With Herald 24 Years.
In the passing of W. L. Dudley, The Herald lost its oldest and one of its ablest members of the editorial force. The deceased was identified with the paper some 24 years ago and he has seen the growth of the paper from its babyhood to the strength of years, prestige and power. The Herald was Mr. Dudley’s one great obsession in life. Its triumphs were his triumphs and its defeats his sorrows. He labored hard and earnestly for its success, and it is not saying too much, to declare in passing that he was probably as much responsible for the continued growth and development of the paper from an editorial viewpoint.

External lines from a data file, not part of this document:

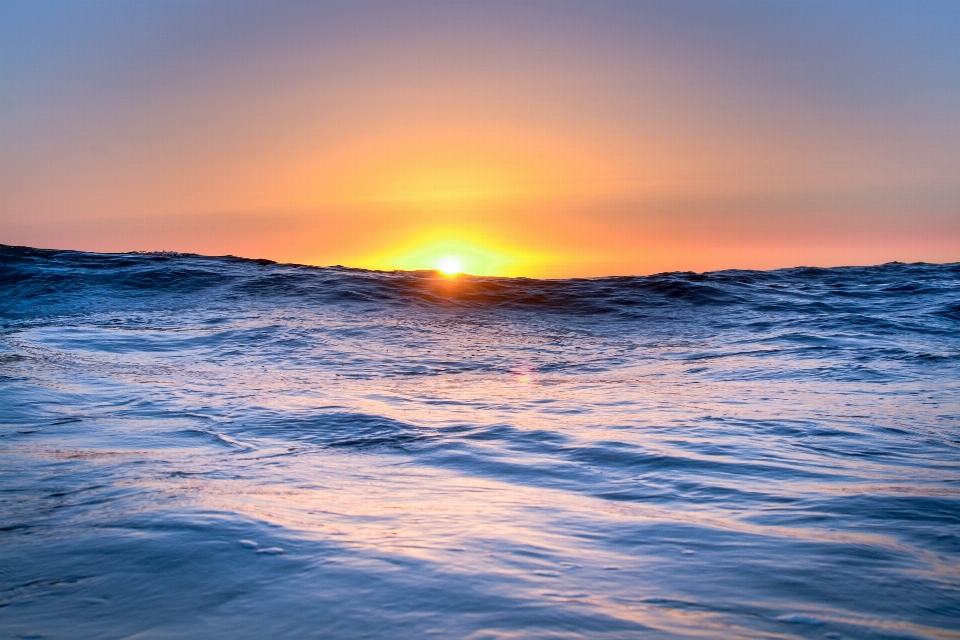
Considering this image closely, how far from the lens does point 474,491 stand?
130 inches

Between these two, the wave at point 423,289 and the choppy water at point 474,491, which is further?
the wave at point 423,289

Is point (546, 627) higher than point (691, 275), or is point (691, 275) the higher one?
point (691, 275)

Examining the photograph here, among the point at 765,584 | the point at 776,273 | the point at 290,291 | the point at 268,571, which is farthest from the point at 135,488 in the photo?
the point at 776,273

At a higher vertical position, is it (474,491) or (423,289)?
(423,289)

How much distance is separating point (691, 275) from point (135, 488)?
59.5ft

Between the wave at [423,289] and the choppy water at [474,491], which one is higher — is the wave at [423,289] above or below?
above

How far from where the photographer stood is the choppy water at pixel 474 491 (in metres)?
2.04

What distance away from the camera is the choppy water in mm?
2045

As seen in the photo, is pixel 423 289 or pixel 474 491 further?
pixel 423 289

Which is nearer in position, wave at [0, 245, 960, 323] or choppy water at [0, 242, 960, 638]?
choppy water at [0, 242, 960, 638]

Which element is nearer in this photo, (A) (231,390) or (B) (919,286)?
(A) (231,390)

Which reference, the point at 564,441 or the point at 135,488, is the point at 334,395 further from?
the point at 135,488

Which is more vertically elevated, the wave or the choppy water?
the wave

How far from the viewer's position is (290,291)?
14875 mm
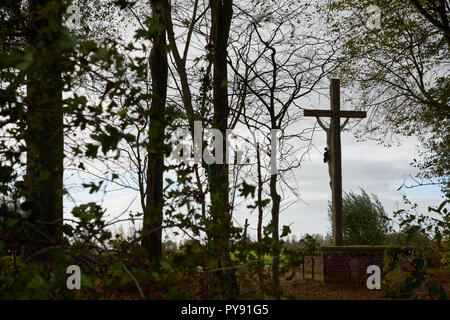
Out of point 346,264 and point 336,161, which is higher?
point 336,161

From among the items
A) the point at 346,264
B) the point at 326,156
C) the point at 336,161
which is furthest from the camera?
the point at 326,156

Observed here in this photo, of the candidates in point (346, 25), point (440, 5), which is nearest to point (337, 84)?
point (346, 25)

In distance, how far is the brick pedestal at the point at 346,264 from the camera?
10359 mm

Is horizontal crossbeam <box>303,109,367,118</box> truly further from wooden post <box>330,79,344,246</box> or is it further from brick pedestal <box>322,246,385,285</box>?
brick pedestal <box>322,246,385,285</box>

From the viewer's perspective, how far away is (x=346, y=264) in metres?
10.4

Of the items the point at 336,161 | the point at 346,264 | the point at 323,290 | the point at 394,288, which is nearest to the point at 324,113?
the point at 336,161

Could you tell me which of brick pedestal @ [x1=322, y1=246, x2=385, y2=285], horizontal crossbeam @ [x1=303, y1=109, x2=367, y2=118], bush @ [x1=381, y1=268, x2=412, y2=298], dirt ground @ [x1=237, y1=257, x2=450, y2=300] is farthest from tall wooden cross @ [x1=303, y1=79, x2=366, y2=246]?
bush @ [x1=381, y1=268, x2=412, y2=298]

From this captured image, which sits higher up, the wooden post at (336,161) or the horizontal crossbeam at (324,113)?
the horizontal crossbeam at (324,113)

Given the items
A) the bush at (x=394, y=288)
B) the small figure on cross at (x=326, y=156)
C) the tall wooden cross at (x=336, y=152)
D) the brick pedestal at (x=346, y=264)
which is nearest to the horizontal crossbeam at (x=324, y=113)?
the tall wooden cross at (x=336, y=152)

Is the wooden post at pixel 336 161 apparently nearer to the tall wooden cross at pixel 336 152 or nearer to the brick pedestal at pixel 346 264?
the tall wooden cross at pixel 336 152

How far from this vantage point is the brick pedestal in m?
10.4

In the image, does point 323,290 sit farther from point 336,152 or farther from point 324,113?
point 324,113

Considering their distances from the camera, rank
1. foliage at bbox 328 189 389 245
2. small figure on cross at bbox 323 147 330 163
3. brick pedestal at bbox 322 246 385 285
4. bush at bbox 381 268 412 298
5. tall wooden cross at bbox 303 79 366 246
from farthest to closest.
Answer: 1. foliage at bbox 328 189 389 245
2. small figure on cross at bbox 323 147 330 163
3. tall wooden cross at bbox 303 79 366 246
4. brick pedestal at bbox 322 246 385 285
5. bush at bbox 381 268 412 298
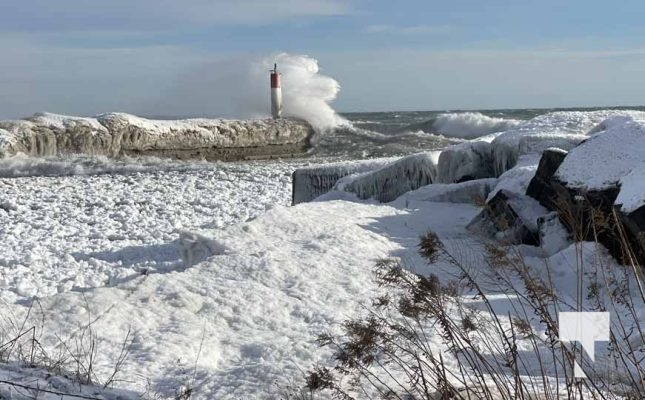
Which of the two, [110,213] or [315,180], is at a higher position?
[315,180]

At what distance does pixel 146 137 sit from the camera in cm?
2331

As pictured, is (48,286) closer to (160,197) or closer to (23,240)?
(23,240)

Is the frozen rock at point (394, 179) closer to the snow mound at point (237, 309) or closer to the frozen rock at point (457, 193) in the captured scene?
the frozen rock at point (457, 193)

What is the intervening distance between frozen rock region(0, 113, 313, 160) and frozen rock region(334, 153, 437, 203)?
12.3m

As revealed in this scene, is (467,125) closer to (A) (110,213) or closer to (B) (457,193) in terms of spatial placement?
(A) (110,213)

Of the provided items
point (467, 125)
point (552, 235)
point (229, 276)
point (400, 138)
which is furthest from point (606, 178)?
point (467, 125)

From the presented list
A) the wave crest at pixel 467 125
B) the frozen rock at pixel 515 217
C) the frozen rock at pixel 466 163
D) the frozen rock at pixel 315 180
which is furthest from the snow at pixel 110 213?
the wave crest at pixel 467 125

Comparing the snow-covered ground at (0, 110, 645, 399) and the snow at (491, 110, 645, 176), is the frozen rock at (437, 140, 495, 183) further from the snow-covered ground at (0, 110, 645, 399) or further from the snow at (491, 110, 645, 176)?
the snow-covered ground at (0, 110, 645, 399)

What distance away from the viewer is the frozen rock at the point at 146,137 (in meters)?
21.2

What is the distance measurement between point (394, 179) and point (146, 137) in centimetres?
1357

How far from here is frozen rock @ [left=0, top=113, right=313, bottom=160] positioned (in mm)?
21234

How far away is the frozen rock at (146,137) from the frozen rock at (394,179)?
12335 mm

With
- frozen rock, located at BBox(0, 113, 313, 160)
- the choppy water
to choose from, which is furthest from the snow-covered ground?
the choppy water

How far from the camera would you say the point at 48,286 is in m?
7.25
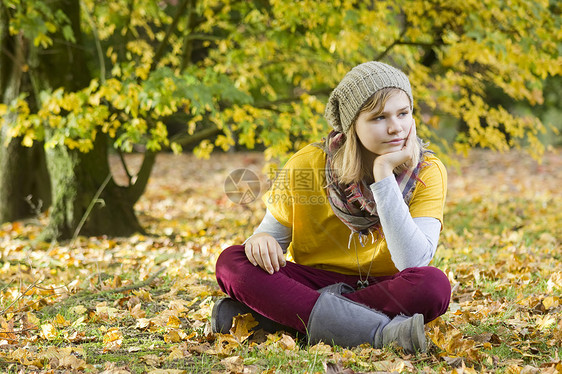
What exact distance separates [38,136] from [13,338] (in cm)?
249

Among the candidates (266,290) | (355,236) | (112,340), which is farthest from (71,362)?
(355,236)

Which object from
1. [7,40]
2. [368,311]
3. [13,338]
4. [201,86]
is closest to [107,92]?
[201,86]

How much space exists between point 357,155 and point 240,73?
3.76 metres

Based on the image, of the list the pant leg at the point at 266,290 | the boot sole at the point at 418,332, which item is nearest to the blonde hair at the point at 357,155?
the pant leg at the point at 266,290

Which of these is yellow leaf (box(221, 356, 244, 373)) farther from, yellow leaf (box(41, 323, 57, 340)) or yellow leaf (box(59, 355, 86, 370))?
yellow leaf (box(41, 323, 57, 340))

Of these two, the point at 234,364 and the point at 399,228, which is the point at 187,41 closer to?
the point at 399,228

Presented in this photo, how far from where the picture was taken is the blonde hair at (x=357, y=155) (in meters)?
2.28

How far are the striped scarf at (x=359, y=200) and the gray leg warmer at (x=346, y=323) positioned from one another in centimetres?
34

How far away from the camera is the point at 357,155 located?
239 centimetres

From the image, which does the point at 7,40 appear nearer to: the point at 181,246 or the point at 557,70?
the point at 181,246

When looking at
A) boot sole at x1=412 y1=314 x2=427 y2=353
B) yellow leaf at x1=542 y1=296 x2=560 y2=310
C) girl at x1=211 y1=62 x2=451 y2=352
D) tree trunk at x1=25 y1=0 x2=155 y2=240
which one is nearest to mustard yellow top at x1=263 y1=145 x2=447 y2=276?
girl at x1=211 y1=62 x2=451 y2=352

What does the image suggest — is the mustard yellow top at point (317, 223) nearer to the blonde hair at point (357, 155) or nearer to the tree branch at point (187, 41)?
the blonde hair at point (357, 155)

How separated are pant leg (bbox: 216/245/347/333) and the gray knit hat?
721 mm

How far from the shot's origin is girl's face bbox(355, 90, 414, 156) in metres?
2.27
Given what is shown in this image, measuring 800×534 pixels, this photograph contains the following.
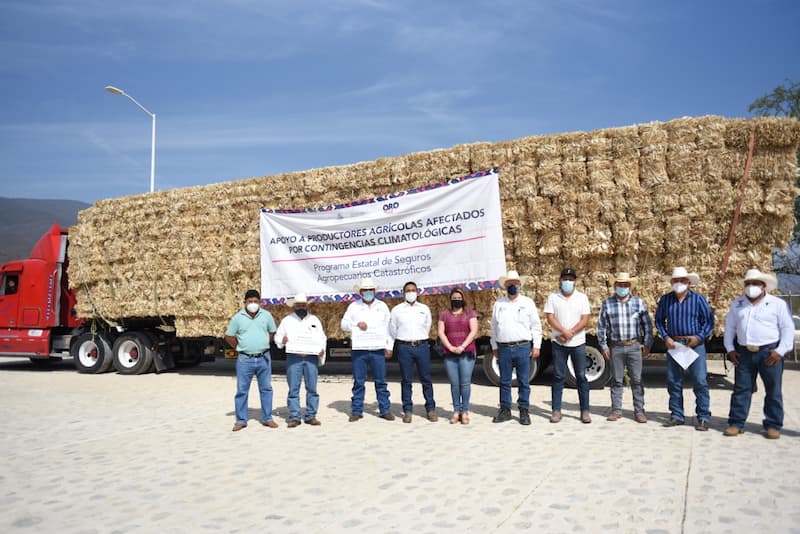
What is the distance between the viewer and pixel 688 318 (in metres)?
6.76

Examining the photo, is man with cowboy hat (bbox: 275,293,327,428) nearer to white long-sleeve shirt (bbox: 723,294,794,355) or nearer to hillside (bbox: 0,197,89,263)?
white long-sleeve shirt (bbox: 723,294,794,355)

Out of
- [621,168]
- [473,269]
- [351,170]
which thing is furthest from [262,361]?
[621,168]

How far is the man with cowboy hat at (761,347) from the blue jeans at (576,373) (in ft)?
4.95

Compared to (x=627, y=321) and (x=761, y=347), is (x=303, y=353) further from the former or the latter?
(x=761, y=347)

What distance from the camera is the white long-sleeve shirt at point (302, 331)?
295 inches

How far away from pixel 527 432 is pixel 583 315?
159cm

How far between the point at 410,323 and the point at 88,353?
33.1 feet

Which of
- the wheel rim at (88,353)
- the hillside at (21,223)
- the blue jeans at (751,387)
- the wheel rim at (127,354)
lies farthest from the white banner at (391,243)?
the hillside at (21,223)

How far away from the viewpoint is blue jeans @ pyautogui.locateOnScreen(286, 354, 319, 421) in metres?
7.32

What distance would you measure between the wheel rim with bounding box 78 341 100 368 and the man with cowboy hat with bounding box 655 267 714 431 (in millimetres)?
12636

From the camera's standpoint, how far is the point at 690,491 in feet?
14.3

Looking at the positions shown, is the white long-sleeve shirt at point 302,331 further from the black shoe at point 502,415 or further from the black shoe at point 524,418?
the black shoe at point 524,418

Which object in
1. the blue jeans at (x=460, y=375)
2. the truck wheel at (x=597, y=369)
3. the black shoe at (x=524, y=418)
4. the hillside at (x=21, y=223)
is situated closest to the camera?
the black shoe at (x=524, y=418)

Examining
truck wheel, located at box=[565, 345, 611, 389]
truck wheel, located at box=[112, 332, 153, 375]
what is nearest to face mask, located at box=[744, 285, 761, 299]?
truck wheel, located at box=[565, 345, 611, 389]
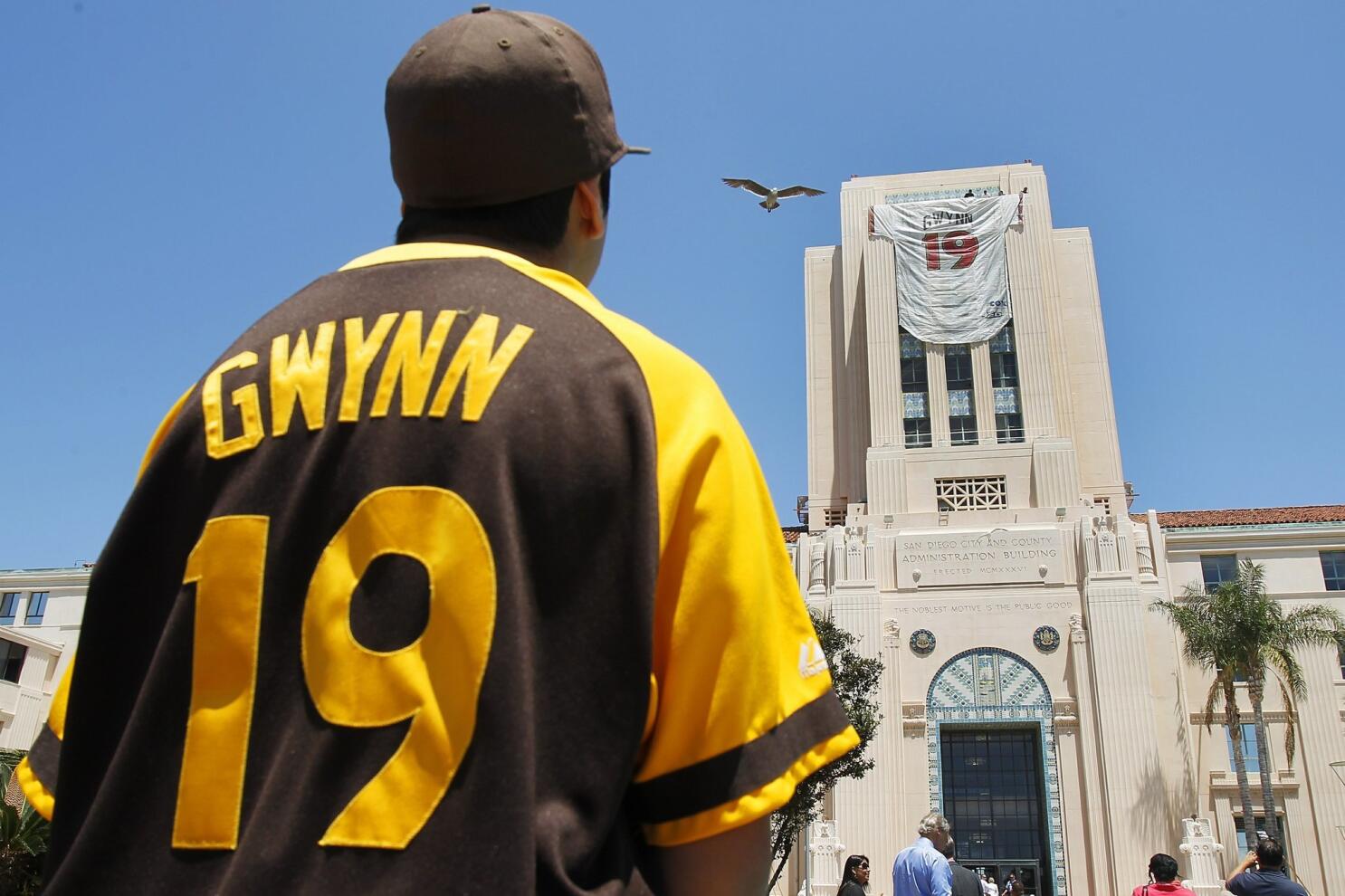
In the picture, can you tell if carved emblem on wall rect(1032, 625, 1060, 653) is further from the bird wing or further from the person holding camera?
the person holding camera

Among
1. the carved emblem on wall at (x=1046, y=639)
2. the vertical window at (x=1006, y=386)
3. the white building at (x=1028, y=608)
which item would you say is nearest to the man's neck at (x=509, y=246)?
the white building at (x=1028, y=608)

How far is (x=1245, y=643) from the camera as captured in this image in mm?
34594

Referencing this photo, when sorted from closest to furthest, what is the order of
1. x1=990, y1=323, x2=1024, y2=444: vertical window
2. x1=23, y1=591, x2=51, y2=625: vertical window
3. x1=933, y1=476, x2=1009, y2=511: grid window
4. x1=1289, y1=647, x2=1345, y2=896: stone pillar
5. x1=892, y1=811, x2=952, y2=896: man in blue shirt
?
x1=892, y1=811, x2=952, y2=896: man in blue shirt < x1=1289, y1=647, x2=1345, y2=896: stone pillar < x1=933, y1=476, x2=1009, y2=511: grid window < x1=990, y1=323, x2=1024, y2=444: vertical window < x1=23, y1=591, x2=51, y2=625: vertical window

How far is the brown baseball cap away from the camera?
149cm

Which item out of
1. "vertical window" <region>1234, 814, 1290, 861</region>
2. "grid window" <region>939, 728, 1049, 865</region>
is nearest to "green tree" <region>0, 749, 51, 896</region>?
"grid window" <region>939, 728, 1049, 865</region>

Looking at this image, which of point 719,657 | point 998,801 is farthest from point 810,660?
point 998,801

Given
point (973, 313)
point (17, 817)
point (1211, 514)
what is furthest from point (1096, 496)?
point (17, 817)

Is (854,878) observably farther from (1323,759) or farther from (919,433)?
(919,433)

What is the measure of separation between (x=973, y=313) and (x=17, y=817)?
3973cm

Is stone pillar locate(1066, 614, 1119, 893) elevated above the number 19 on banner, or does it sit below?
below

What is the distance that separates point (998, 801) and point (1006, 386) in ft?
54.8

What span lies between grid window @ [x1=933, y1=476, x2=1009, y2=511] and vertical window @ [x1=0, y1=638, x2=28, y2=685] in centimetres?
3265

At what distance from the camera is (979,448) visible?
137 ft

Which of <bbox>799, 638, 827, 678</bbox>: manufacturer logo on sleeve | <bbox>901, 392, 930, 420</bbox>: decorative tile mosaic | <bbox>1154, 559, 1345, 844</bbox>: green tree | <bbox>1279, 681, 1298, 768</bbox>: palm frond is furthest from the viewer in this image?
<bbox>901, 392, 930, 420</bbox>: decorative tile mosaic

If there was any one of the fine human qualities that stood out in bolder relief than any other in the life of Mr. Dudley, it was his supreme self-sacrifice. His own health, and pleasure he set at nought for the work of The Herald. His fellow-workers will always remember him as the embodiment of good cheer and willingness to help out. Whenever things went a little bit wrong, it was “Dud” – as he was familiarly known – who stepped into the breach and with his never-failing smile and ready hand set things right. If the society editor was away on a vacation or could not attend to her work, it was “Dud” who stepped into the breach and carried on the work in addition to his usual grind. If the managing editor was compelled to be away from the office, “Dud” it was who took charge of his work. If the telegraph editor desired to get off for the evening “Dud” was always ready and willing to help him out. With the city editor away, “Dud” fell readily into his place and his cheery “what’s doing today,” would be heard in the offices of the city. The city council always found him on deck with his never-failing humor. East Grand Forks, sports, churches, each and every department of the paper was familiar to him and with a moment’s notice he was able to step in and do the work both with credit to himself and the paper. If the city editor was “stuck for a lead,” a suggestion to him was all that was necessary. At the state legislature he was The Herald’s correspondent and was a favorite with the legislators. Many inquiries were heard from the old-timers at the legislature this winter and when they were informed that the veteran newspaper man was at death’s door, expressions of regret and sorrow came from men seldom moved by like happenings. Yes, “Dud” is gone. There is a vacant desk in The Herald office, a desk around which hangs the memory of a man loved by all who worked with him, a willing, whole-souled, big-hearted man, whom fate decreed should live a life of steady toil and what may seem to many to be unrequited toil. But the latter cannot be the case. Not unrequited, for no man can go through life and do his best, no man can stand firmly, fairly and honestly for the right because it is the right, and not in his very innermost being feel that he has been amply repaid.
Story of Life.
William Lindsley Dudley was born July 30, 1856, at Salien (Galien?), Berrien county, Mich. His father was Oscar A. Dudley, descended from an English family who were early settlers in New England in the Seventeenth century. His mother, Eunice Carpenter Dudley, was a descendant of a New England family that settled in Ohio in 1800. Mr. Dudley spent his early life at Berrien Springs, Mich., where he received a common school education, and at St. Joseph, Mich., where at the age of 15 years he learned the rudiments of the newspaper business which he made his life work. He also devoted himself for some time to the study of art, in which he attained considerable skill as an illustrator and painter of portraits and nature scenes.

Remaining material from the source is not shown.